Aos 113 minutos do jogo entre Portugal e a Croácia, com o marcador em 2-1 e a qualificação para os oitavos de final praticamente garantida, a Croácia marcou.
Marco Pasalic, em posição irregular, aproveitou um desvio de cabeça de Igor Matanovic para empatar. O golo foi validado, o VAR foi chamado, as imagens foram revistas repetidamente e a dúvida persistia.
O que resolveu a questão não foi nenhuma câmara, nem nenhum árbitro assistente. Foi um chip dentro da bola.
O sensor da Adidas Trionda captou o toque de cabeça de Matanovic de forma inequívoca, fornecendo o dado exato que as imagens de televisão não conseguiam confirmar com precisão suficiente.
Portugal estava salvo. Mas o episódio levanta uma questão mais interessante do que o resultado. O que é exatamente esta bola, e como é que um sensor consegue o que o olho humano e as câmaras de alta velocidade não conseguiram?
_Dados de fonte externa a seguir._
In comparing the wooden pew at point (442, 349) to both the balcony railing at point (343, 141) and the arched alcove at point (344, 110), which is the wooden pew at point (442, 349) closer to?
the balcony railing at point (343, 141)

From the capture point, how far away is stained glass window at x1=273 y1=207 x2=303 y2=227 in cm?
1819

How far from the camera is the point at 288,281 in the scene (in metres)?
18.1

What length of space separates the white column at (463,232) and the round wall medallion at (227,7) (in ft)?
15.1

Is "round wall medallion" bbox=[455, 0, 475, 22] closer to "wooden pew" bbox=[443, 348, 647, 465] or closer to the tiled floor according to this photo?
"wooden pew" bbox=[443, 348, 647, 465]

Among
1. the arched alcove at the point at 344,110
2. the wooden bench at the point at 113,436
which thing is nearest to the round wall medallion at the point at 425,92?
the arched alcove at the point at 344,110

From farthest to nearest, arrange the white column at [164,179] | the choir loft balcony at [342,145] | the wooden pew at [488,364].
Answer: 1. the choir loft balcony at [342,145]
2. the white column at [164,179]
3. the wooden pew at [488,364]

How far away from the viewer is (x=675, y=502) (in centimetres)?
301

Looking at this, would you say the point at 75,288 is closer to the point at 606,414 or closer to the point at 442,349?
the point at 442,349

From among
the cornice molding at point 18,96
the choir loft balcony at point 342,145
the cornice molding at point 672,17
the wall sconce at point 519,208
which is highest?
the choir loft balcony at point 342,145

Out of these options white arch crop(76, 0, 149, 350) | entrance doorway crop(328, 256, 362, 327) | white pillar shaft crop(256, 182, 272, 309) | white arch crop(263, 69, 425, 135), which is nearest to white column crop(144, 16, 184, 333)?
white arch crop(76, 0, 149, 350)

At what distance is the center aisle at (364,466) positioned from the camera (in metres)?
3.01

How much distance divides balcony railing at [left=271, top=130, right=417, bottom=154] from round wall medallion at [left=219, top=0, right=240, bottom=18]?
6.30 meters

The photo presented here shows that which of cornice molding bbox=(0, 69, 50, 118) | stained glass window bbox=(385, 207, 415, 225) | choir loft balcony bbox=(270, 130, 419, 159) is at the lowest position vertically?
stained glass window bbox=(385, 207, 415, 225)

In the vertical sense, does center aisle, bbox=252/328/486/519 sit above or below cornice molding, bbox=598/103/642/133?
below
Trionda: a bola oficial do Mundial 2026 que é também um dispositivo electrónico
A Trionda foi desenvolvida pela Adidas para o Mundial que decorre nos Estados Unidos, México e Canadá. O nome vem do espanhol e significa “três ondas”, em referência aos três países anfitriões. Mas é o que está dentro dela que a torna verdadeiramente única.
No interior da bola existe um chip de Unidade de Medição Inercial (conhecido pela sigla IMU) fornecido pela empresa alemã Kinexon.
Este sensor opera a uma frequência de 500 Hz, o que significa que regista e transmite 500 pacotes de dados por segundo, sem fios, para antenas instaladas nas coberturas dos estádios.

Cada pacote contém informação sobre aceleração tridimensional, velocidade angular e rotação da bola. Em termos práticos, o sensor sabe exactamente quando a bola foi tocada, por qual ponto, com que força e em que direcção em cada um desses 500 momentos por segundo.
Para comparação, as câmaras de transmissão televisiva registam entre 50 e 60 fotogramas por segundo. A Trionda capta dez vezes mais informação do que qualquer câmara presente nos estádios, o que elimina as margens de erro que durante décadas tornaram os lances de impedimento uma fonte de controvérsia permanente.
A posição do chip também mudou em relação ao Mundial anterior. No Qatar 2022, o microchip da bola Al Rihla estava suspenso exactamente no centro geométrico da câmara de ar, sustentado por doze cabos tensores eléctricos. Na Trionda, o chip foi embutido numa cavidade interna selada num dos quatro painéis sintéticos da carcaça exterior, uma alteração estrutural que muda a distribuição de peso e a física da bola em campo.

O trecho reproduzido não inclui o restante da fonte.